Extract provided>
>>>>

The final steps of Ruth Ellis, the last woman killed under the UK death penalty, are retraced around Islington and Camden
The final steps of Ruth Ellis, the last woman killed under the UK death penalty, are retraced around Islington and Camden in a new documentary starting on BBC Four on Tuesday 13th March.
The former HM Prison Holloway, where she was hanged and buried, is visited, along with the Hampstead pub outside which the murder took place, the Magdala on South Hill Park.
Over three episodes in The Ruth Ellis Files: A Very British Crime Story, filmmaker Gillian Pachter takes a forensic look at the case which shocked the UK in 1955.
FilmFixer manages the film officer service for both Islington and Camden. FilmFixer director Andrew Pavord says, “The production filmed quite extensively along the many Hampstead streets that featured in the crime.

<<<<

Tasks to complete>
A: From the piece on the Ruth Ellis documentary, extract the passage that begins at the words "The former HM" and stops after "in the crime.", copying it word for word.
B: Extend the piece on the Ruth Ellis documentary, picking up after its last sentence.

Dataset entries>
>>>>

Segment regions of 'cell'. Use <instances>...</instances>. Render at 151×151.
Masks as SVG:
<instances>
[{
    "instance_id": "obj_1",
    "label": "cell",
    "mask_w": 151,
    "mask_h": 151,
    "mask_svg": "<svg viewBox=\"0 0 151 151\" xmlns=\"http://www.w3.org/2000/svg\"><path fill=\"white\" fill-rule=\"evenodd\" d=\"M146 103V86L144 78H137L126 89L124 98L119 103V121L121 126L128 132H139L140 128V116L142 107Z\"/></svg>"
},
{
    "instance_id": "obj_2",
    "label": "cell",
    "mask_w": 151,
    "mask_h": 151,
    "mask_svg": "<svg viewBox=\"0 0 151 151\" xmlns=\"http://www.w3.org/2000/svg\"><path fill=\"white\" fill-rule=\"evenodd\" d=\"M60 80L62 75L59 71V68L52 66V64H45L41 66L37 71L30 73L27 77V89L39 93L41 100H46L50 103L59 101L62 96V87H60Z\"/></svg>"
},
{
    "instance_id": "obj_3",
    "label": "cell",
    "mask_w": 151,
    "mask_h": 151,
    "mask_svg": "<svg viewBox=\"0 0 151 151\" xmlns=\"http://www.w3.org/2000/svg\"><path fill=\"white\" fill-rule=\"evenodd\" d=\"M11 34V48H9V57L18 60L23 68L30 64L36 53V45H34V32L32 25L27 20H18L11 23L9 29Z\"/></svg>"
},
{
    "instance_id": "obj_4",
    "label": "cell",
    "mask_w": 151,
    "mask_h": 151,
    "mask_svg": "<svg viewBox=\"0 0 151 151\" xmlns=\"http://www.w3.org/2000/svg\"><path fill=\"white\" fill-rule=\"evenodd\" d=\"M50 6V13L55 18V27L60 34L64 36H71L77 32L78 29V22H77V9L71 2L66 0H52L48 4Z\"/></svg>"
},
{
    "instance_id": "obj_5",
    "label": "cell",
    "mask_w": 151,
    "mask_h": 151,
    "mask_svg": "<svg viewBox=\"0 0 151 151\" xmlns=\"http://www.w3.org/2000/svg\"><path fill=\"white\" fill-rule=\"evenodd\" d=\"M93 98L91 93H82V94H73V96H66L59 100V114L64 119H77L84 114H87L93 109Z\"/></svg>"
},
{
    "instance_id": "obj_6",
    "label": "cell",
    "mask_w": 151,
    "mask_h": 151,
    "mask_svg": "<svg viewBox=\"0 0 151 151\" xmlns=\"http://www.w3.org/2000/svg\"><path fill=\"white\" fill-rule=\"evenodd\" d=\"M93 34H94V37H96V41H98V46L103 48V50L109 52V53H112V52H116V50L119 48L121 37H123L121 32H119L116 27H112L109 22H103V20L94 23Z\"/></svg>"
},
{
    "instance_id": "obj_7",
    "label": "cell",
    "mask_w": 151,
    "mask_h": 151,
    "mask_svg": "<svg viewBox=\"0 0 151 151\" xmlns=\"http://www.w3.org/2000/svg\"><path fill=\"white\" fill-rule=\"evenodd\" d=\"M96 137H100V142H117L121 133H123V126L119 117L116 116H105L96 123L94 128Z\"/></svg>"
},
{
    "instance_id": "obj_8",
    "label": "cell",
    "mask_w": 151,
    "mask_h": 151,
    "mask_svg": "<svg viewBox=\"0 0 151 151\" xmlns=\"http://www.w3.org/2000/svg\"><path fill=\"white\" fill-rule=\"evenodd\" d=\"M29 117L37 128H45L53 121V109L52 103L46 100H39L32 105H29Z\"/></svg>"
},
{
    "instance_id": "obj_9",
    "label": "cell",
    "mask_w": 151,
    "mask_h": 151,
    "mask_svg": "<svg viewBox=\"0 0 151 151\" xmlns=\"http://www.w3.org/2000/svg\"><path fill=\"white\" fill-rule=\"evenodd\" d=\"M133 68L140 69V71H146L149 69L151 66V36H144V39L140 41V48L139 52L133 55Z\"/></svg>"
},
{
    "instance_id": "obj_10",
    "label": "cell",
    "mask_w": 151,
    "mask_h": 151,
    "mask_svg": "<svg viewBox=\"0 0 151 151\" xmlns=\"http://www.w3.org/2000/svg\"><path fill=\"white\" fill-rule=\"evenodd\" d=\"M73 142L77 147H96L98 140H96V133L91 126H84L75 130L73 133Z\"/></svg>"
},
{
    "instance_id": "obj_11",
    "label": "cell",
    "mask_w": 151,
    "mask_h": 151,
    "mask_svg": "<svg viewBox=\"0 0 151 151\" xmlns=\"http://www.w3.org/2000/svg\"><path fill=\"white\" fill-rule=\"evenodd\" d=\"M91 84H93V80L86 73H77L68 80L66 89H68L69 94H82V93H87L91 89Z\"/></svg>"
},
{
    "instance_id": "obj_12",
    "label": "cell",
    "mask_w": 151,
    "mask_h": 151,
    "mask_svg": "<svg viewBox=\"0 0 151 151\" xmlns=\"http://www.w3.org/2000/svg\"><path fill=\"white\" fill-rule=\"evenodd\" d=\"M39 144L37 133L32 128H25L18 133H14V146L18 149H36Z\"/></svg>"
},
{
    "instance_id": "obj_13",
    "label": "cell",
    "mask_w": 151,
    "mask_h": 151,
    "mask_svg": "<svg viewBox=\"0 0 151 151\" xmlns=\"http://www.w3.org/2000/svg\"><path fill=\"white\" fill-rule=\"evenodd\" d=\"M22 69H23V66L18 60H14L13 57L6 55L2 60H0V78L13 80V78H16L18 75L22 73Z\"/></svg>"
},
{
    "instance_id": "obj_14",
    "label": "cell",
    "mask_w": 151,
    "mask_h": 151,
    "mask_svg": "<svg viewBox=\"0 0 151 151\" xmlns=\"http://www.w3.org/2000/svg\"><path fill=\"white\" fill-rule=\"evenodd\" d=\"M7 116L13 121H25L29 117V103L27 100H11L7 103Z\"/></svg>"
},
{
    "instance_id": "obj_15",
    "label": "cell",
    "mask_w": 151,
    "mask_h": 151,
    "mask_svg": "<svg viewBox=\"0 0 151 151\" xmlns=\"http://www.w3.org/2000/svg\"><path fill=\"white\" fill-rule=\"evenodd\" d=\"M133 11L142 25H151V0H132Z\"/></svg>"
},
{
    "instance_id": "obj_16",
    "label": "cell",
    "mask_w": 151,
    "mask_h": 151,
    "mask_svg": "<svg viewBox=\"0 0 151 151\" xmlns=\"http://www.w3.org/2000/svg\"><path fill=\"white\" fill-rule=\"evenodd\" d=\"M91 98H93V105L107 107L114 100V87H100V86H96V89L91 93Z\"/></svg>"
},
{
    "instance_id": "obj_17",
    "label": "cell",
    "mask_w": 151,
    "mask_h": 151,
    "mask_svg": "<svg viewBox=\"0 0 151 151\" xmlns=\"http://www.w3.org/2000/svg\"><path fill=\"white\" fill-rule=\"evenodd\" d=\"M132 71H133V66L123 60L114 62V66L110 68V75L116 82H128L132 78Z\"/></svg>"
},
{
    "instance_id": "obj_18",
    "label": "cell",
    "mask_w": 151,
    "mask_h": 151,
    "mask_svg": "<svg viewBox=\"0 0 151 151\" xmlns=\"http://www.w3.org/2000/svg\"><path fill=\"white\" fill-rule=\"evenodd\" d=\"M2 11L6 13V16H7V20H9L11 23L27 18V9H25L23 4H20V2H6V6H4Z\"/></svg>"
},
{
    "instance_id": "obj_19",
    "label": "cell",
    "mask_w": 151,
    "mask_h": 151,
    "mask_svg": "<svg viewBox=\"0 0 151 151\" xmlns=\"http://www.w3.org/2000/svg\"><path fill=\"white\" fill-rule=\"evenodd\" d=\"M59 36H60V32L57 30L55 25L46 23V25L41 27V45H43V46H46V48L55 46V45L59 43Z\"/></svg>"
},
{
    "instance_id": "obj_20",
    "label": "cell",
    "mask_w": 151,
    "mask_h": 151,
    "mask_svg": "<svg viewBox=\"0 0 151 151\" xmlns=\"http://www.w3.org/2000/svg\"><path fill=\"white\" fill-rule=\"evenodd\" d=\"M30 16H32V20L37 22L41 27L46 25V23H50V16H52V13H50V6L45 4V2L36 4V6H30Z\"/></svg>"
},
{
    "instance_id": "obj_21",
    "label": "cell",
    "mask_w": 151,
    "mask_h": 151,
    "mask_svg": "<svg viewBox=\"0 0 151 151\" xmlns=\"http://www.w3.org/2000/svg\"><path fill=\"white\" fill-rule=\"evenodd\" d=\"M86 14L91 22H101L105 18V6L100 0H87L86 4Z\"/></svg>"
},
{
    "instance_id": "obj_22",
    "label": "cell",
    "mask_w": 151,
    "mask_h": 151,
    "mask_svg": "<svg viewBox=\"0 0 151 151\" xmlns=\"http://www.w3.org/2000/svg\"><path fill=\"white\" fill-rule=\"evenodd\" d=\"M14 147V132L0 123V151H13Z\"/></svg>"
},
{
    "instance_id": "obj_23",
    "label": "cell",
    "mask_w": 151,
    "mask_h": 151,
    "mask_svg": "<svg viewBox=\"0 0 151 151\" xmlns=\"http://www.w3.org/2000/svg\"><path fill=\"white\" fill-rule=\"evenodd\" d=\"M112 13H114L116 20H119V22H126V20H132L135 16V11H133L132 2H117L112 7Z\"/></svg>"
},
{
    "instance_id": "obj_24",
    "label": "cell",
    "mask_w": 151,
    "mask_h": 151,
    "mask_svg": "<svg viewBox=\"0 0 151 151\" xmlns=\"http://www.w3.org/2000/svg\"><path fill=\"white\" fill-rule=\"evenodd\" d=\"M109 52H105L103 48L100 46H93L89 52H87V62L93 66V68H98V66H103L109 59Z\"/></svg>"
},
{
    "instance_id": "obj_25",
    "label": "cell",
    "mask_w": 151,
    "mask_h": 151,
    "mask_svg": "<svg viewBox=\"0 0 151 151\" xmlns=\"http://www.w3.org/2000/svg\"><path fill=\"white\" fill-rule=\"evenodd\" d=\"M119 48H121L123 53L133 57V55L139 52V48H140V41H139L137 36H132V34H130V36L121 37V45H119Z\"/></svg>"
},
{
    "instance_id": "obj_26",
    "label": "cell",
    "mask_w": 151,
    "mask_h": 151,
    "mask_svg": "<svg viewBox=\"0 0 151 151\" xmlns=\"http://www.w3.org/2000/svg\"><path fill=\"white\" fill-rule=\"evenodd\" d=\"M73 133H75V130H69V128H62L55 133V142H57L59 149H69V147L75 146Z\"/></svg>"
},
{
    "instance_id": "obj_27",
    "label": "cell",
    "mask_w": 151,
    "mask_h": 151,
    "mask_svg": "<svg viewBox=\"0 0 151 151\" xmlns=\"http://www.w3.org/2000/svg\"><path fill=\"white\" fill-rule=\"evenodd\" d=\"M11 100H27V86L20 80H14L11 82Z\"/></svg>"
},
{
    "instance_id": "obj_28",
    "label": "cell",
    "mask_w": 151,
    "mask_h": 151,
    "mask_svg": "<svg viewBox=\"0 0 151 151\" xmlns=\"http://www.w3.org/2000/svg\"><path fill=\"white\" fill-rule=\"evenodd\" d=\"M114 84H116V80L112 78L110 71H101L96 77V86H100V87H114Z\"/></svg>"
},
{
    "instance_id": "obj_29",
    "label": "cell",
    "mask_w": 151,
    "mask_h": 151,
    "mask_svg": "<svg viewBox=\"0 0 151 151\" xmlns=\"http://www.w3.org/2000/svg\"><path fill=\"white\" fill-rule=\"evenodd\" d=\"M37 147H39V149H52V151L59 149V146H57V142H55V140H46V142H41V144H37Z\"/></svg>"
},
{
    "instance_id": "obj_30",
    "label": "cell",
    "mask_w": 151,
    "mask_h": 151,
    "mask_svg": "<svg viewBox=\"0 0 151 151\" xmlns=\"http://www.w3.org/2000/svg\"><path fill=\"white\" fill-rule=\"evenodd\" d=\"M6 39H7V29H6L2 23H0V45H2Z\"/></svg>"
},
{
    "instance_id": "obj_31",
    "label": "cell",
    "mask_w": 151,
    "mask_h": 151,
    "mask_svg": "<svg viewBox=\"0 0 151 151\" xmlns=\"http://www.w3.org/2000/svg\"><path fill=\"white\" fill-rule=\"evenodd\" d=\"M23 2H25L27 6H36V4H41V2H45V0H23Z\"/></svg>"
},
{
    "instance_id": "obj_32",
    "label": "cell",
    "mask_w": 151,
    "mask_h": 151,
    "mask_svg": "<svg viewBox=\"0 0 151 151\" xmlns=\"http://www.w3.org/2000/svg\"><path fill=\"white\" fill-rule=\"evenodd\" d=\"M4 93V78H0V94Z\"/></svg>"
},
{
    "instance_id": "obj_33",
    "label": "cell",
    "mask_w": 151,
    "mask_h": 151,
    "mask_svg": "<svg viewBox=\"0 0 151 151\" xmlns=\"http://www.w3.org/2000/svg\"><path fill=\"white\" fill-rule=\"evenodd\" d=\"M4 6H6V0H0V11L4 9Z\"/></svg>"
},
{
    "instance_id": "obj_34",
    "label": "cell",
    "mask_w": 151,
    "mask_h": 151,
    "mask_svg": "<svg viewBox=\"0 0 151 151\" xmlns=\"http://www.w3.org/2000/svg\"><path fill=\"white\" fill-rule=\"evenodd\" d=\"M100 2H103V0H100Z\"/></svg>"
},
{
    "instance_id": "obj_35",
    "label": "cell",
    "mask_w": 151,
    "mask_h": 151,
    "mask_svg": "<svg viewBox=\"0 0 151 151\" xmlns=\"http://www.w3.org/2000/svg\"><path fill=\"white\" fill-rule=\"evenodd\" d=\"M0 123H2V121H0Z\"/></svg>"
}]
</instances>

<<<<

Responses by item number>
A:
The former HM Prison Holloway, where she was hanged and buried, is visited, along with the Hampstead pub outside which the murder took place, the Magdala on South Hill Park.
Over three episodes in The Ruth Ellis Files: A Very British Crime Story, filmmaker Gillian Pachter takes a forensic look at the case which shocked the UK in 1955.
FilmFixer manages the film officer service for both Islington and Camden. FilmFixer director Andrew Pavord says, “The production filmed quite extensively along the many Hampstead streets that featured in the crime.

B:
“On Easter Sunday, April 10th 1955, Ruth Ellis arrived by taxi at 29 Tanza Road in Hampstead, the home of Anthony and Carole Findlater, where she thought she’d find her lover David Blakely. Blakely’s car drove off, as she arrived. So she walked to the Magdala pub about a quarter of a mile away.”
It was recorded at the time that when David Blakely and his friend Clive Gunnell left the pub, Blakely passed Ellis waiting on the pavement. He didn’t reply when she said “Hello, David,” and then shouted “David!” Ellis took a gun out of her handbag and fired five shots at Blakely. Ellis said to Gunnell, “Will you call the police, Clive?” She was arrested immediately by an off-duty policeman, Alan Thompson, who took the gun from her.